═════ Artigo

Cantor tenta fechar o corte da soul music brasileira
DA REPORTAGEM LOCAL

Parece coisa de filme de Glauber Rocha, o oceano brilhando ao final de milhas e milhas de deserto. Wilson Simoninha deságua feito oceano, o mais bem preparado intérprete desde você nem lembra mais quando.
Cantando talvez melhor que seu pai -esse já uma das grandes vozes dos 60/70-, quebra o que já era tradição no canto masculino daqui. Se para meninos do rock 80 e mangueboys dos 90 bem cantar era dado secundário, Simoninha avisa que o cânone já era.
O disco começa avassalador, num sample sentimental da inesquecível introdução em "samba esquema novo" de "Mas Que Nada" (Jorge Ben, 63) -vem chuva.
Um crítico musical talvez não quisesse dizê-lo, mas é de trazer lágrimas aos olhos a técnica interpretativa que move hiperbaladas como "Orgulho" (o que há de melhor no CD -e, viva!, composta pelo próprio cantor, sob parentesco com a bossa-joão de "Meditação"), "Agosto" (do irmão menos maduro Max), "Eu e a Brisa".
Está recomposta, nelas, nossa alquebrada tradição soul, de Simonal e Tim Maia, Jorge Ben e Bebeto, Elis, Roberto e Erasmo... O corte, profundo e sangrento, já reúne condições de estancar.
Depois há a outra borda da ferida, do funk-samba, do sambalanço, então operada por Elza Soares, Tim, Jorge, Toni Tornado, Gerson King Combo, Black Rio, Tony Bizarro, até Leno & Lilian em 72.

══════════
═════ Linhas extraídas

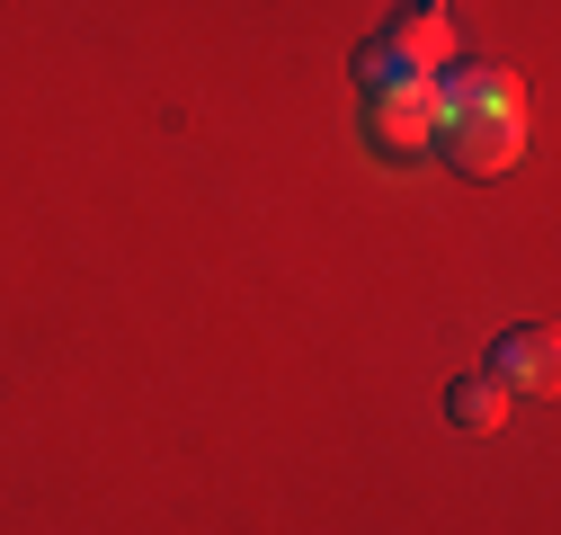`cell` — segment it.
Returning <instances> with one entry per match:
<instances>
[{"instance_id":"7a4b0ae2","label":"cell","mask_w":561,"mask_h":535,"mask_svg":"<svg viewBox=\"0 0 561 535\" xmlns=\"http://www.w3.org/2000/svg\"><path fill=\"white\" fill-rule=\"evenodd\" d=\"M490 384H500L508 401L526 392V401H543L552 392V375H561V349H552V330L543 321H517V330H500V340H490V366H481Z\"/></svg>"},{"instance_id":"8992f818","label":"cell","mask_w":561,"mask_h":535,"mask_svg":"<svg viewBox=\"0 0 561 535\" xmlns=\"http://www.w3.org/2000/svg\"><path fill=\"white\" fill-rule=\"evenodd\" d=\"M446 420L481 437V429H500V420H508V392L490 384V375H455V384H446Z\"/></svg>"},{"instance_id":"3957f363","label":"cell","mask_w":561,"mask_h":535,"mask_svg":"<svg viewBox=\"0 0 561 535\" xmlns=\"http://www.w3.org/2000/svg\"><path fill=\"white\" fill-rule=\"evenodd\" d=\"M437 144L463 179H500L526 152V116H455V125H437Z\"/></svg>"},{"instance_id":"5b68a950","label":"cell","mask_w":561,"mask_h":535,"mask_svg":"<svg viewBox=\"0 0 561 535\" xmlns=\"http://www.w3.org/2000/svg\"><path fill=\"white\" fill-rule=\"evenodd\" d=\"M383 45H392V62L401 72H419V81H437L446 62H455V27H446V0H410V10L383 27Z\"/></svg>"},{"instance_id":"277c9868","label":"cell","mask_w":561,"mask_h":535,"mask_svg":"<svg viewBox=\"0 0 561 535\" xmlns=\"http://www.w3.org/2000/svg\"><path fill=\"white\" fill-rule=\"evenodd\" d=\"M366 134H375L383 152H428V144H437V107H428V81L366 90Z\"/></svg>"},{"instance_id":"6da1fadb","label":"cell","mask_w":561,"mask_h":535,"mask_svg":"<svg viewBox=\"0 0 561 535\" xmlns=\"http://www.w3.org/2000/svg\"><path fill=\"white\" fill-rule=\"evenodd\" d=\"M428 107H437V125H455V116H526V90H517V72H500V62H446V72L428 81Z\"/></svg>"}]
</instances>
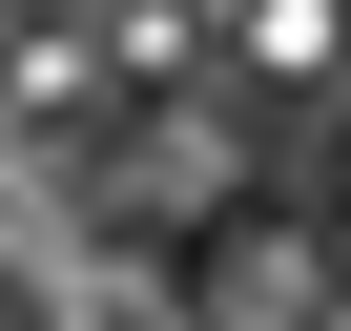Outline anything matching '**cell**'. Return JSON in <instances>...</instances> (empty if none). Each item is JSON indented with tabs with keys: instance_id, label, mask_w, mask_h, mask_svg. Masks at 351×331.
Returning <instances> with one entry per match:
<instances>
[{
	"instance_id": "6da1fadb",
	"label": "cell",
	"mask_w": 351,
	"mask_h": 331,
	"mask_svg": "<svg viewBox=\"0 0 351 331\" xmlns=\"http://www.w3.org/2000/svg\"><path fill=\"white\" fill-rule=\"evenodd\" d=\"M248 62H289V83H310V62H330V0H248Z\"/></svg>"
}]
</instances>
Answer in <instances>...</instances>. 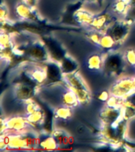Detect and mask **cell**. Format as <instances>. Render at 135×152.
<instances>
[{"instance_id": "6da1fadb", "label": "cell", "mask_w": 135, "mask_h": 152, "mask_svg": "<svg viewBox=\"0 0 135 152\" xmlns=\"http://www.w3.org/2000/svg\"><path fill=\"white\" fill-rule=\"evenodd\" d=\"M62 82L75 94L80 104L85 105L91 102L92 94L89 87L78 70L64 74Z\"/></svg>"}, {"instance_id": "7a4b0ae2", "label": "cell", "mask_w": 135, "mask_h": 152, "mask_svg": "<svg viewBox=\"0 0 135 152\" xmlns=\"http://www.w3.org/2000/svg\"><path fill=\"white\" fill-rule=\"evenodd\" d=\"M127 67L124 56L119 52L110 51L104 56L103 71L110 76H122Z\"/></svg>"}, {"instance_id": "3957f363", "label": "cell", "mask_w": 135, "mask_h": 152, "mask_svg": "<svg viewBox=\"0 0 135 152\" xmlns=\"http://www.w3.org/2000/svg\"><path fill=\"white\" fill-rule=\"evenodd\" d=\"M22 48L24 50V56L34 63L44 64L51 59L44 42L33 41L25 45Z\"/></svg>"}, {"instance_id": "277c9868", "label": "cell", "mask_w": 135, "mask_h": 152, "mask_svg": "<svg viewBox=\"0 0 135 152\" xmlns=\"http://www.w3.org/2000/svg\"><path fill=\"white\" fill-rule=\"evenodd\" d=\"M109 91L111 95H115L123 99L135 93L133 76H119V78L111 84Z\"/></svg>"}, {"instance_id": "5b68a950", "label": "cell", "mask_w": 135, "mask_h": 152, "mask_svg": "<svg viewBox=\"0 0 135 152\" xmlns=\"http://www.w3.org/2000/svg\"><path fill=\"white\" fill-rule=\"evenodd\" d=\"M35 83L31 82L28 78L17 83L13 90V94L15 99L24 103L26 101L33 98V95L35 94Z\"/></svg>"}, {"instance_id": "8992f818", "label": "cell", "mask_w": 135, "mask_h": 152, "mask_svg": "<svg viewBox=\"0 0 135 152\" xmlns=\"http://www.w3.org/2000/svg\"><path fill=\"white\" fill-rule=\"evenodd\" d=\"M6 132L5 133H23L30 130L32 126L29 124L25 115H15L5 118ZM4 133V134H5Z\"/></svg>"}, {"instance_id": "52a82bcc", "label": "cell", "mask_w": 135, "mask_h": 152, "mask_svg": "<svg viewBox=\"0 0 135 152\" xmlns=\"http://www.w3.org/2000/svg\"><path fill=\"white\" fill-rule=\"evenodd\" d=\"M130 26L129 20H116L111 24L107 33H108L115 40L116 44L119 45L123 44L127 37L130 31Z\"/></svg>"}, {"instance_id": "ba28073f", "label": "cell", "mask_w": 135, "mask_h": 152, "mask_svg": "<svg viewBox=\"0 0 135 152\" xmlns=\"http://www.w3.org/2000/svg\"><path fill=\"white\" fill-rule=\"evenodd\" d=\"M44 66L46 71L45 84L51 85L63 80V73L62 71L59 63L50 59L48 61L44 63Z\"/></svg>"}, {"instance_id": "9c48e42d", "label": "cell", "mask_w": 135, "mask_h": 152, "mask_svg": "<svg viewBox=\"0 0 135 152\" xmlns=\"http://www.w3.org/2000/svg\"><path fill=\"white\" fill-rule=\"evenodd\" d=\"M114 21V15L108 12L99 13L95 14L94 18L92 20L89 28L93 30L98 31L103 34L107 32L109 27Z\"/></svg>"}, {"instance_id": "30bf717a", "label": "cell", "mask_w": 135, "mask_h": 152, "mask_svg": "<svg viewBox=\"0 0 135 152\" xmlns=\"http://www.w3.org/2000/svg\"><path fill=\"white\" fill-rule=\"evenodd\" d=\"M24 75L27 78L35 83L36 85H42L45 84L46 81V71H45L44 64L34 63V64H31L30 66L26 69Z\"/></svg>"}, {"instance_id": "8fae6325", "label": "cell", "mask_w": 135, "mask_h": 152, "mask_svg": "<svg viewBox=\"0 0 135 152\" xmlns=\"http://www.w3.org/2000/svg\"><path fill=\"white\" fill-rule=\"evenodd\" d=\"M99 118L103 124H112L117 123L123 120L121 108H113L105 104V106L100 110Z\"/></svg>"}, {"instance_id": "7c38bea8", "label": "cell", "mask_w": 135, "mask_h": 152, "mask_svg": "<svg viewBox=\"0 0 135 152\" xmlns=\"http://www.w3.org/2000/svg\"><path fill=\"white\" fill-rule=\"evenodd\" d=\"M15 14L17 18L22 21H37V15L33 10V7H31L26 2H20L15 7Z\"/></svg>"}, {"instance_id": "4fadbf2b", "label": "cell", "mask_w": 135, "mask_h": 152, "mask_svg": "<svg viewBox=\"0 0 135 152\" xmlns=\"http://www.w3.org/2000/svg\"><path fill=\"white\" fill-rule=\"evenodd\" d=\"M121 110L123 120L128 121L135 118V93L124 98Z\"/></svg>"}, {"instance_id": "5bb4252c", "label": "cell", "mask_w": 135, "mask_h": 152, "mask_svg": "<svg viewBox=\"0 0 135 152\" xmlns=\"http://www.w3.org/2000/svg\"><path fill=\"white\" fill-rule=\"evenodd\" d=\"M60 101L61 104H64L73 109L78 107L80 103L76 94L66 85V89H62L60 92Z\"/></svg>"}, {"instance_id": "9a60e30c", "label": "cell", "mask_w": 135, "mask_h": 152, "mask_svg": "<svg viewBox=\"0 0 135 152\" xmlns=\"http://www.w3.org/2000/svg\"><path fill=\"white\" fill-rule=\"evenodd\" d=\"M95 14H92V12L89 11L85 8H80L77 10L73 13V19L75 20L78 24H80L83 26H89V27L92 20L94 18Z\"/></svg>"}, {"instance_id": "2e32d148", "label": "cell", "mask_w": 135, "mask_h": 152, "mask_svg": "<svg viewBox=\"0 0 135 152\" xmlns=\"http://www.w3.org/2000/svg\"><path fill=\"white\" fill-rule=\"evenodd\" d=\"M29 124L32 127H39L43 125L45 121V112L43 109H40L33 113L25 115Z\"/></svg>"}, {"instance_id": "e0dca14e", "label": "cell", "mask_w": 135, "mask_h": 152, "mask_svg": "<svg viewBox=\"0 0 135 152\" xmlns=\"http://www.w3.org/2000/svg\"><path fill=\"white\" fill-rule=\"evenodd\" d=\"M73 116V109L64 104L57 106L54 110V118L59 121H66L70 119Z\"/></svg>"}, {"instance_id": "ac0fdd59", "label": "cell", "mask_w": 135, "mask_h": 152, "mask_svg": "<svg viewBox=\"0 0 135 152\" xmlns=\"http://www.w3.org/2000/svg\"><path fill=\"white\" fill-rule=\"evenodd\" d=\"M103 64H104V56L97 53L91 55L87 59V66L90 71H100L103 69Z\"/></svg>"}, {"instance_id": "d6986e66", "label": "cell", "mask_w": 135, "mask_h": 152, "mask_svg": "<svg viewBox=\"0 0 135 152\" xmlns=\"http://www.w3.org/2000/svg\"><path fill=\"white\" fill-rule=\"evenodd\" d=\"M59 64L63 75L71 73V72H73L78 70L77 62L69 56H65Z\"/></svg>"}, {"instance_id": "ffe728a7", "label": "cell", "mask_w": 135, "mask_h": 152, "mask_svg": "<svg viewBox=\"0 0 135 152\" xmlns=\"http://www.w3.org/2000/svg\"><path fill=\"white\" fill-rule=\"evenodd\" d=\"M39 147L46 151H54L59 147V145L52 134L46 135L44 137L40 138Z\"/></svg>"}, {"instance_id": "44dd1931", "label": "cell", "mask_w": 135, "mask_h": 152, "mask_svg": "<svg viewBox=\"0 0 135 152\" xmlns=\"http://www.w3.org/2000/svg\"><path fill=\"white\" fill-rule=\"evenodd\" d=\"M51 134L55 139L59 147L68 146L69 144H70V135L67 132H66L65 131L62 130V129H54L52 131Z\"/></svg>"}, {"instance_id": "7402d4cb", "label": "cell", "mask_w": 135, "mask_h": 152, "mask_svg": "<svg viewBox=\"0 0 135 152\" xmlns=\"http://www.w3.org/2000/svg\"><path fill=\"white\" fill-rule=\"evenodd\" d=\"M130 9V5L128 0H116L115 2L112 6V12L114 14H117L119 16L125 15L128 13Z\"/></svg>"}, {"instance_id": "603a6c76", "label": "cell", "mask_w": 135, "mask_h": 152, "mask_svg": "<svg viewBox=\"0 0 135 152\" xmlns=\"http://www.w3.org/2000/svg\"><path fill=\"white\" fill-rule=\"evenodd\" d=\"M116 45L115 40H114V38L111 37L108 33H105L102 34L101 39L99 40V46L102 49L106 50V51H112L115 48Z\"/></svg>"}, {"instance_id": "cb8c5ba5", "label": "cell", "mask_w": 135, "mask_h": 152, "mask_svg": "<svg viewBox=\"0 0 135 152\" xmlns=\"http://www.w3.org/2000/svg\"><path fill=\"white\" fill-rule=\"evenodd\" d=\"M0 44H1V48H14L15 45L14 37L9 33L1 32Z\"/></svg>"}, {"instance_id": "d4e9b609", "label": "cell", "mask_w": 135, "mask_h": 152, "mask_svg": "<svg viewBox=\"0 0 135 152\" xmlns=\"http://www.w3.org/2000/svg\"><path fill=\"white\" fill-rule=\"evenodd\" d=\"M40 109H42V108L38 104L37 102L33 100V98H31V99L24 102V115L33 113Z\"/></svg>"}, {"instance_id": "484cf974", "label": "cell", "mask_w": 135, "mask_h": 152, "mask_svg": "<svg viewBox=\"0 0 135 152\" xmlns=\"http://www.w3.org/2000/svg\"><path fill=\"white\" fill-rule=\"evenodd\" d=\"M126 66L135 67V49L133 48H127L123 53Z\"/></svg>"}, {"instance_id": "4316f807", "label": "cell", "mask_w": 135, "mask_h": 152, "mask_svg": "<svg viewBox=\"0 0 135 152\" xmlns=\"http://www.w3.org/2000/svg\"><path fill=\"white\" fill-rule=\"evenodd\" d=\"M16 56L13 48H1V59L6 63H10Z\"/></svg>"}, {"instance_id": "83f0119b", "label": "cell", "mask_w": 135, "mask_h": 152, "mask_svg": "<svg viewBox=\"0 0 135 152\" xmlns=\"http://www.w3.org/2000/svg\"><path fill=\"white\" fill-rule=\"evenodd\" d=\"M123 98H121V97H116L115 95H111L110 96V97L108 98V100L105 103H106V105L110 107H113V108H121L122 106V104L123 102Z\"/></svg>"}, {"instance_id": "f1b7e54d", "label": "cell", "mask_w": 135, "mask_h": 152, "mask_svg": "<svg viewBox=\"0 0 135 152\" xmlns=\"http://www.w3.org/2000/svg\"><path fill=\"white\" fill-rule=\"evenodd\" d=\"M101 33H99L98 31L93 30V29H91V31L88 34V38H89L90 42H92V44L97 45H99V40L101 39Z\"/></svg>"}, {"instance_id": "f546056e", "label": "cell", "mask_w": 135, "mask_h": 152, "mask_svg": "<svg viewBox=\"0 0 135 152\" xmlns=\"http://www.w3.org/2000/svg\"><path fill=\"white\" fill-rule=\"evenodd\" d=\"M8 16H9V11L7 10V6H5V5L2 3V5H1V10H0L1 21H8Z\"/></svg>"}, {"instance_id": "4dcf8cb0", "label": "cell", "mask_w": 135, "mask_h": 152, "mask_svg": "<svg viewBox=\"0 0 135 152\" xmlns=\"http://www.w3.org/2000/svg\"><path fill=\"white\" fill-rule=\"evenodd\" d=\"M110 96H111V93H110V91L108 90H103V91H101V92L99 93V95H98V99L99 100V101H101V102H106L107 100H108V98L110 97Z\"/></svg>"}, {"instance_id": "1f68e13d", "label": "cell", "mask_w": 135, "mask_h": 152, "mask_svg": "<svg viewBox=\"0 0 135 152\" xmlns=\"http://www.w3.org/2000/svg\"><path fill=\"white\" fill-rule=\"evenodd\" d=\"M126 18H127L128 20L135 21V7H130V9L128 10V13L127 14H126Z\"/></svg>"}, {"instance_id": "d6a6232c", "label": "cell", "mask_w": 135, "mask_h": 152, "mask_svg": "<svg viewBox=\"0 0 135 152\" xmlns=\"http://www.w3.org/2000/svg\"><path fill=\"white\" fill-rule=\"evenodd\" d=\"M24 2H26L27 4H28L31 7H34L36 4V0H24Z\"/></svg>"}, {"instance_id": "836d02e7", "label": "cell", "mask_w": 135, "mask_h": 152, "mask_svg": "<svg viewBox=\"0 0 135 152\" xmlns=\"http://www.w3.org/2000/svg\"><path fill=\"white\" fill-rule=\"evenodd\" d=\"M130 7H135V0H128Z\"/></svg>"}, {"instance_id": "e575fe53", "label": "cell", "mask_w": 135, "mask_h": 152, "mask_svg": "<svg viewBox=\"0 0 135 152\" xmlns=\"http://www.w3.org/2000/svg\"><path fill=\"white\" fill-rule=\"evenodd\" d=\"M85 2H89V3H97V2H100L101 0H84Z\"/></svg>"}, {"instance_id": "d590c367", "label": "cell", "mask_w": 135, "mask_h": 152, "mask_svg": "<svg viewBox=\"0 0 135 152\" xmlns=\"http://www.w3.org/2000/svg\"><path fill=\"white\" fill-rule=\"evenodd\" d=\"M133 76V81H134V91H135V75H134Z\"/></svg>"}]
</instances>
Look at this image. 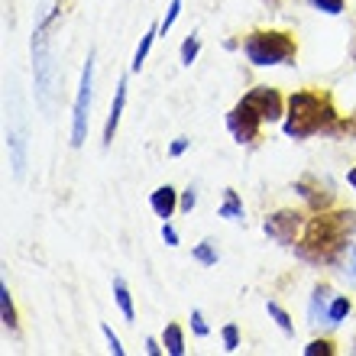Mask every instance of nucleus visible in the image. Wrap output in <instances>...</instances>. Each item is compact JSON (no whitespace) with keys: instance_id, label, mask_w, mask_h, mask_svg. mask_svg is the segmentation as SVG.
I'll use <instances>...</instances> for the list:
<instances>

══════════

Continue o artigo sobre o disco de Wilson Simoninha a partir da última frase apresentada.

Os unguentos são "É Isso Que Dá", as regravações de "Nanã" e "Bebete Vãobora" (acrescidas de excertos "posmo" de rappers e do soulman Lulu Santos) e o outro gol de placa do CD, "Aquele Gol". É um tecno-Ben-baião dedicado a Luiz Gonzaga, rei nordestino do deserto antes do oceano. Água oxigenada faz ferver as beiradas infeccionadas do corte, e nem dói.
A exibição de vaidade de "Flor do Futuro", ao vivo e destoante do contexto, não chega a arrefecer os ânimos, mas resta, de tudo, um perigo de que a bola do "fio maravilha" venha a bater na trave.
Qual é ele? Bem, a Trama não consegue, ainda, vender seus discos. Quer se desinfetar da sordidez fonográfica, e é até plausível que se digam "anticomerciais" os CDs de Otto, Júpiter Maçã, Max de Castro. Mas por tal não se poderá defender Simoninha -ultrapop, ele é artista para ficar à frente das bundas da indústria, tal como "black stars" tipo Macy Gray estão no feroz lado de cima.
Se com ele a Trama permanecer onde está, será um sinal de que o sonho de qualidade (até aqui levado à risca) esteja se contaminando de arrogância e filosofia de castelo de cristal. Simoninha é para os braços do povo. Tem de se ver o quelóide da cicatriz. (PAS)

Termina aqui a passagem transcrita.